In Titusville, where the space program is both shrine and lifeblood, the Columbia disaster was a mortal blow, especially at Apollo Elementary School, where the children were devastated.

"The day when the Columbia was destroyed tore into all our hearts," reads Corey Tucci from her essay.

Here, where they honor Project Mercury and all the space shots, the mood has changed.
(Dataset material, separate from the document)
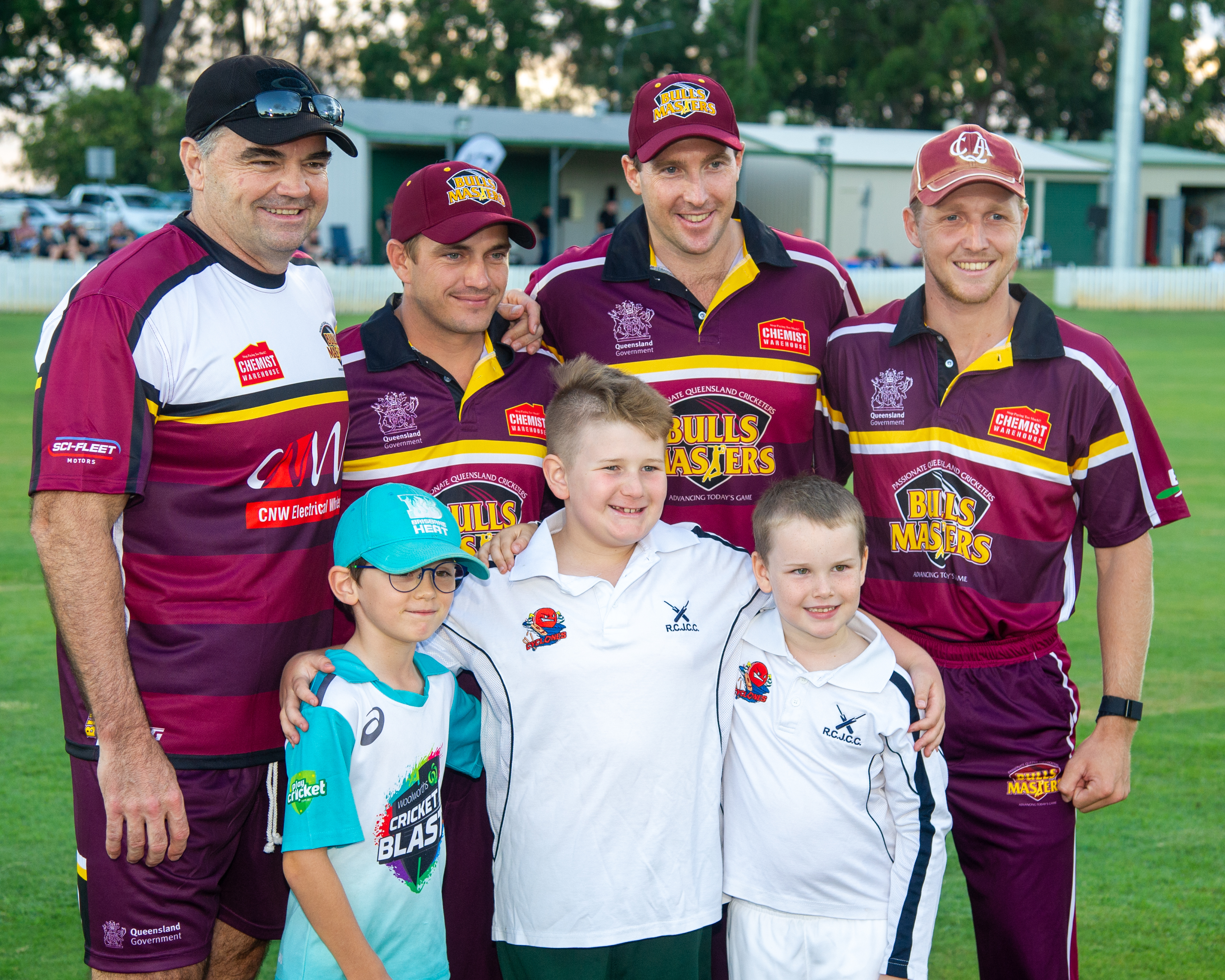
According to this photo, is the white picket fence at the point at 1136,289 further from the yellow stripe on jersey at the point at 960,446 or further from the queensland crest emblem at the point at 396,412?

The depression of two years ago is now giving away to growing excitement.

"For us to progress, we need to take a chance," says Patty Reisiger, who works as a receptionist at Apollo Elementary. "And I think getting back into the space program is going to be a good thing."

Nowadays at Apollo Elementary, students write essays about venturing into the unknown.

"Saturn is the planet I would most like to visit," reads 11-year-old Logan Stokely from his essay.

While the horror of Columbia has not been erased, scars are starting to heal.

"I'll be hoping it's not another Columbia incident," says 11-year-old Jesse Miller.

"Now it's even more safe to go," says Corey Tucci.

"I think they've improved it," adds Logan Stokely.

Convening over homemade cobbler, the older generation here has also come to terms with Columbia.

"Just like any other tragedy, you get by it," says Titusville Fire Department Battalion Commander Dave Again. "You realize a lot of people lost a lot of loved ones, but you also realize that's part of the space program."

Titusville knows the stakes are very high.

"If something happens to the shuttle on this one, it would be mistakenly shut down," says local businessman Tom Arceneaux. "Or [NASA would] really back off the program."

But it's a risk, Titusville agrees, worth taking.

"You have to take a chance in life, to advance," says cardiologist Naresh Mody. "So there is a risk in anything we do. If we would never take a risk, we would never be in this country what we are."

And Titusville would never be the community it wants to be again.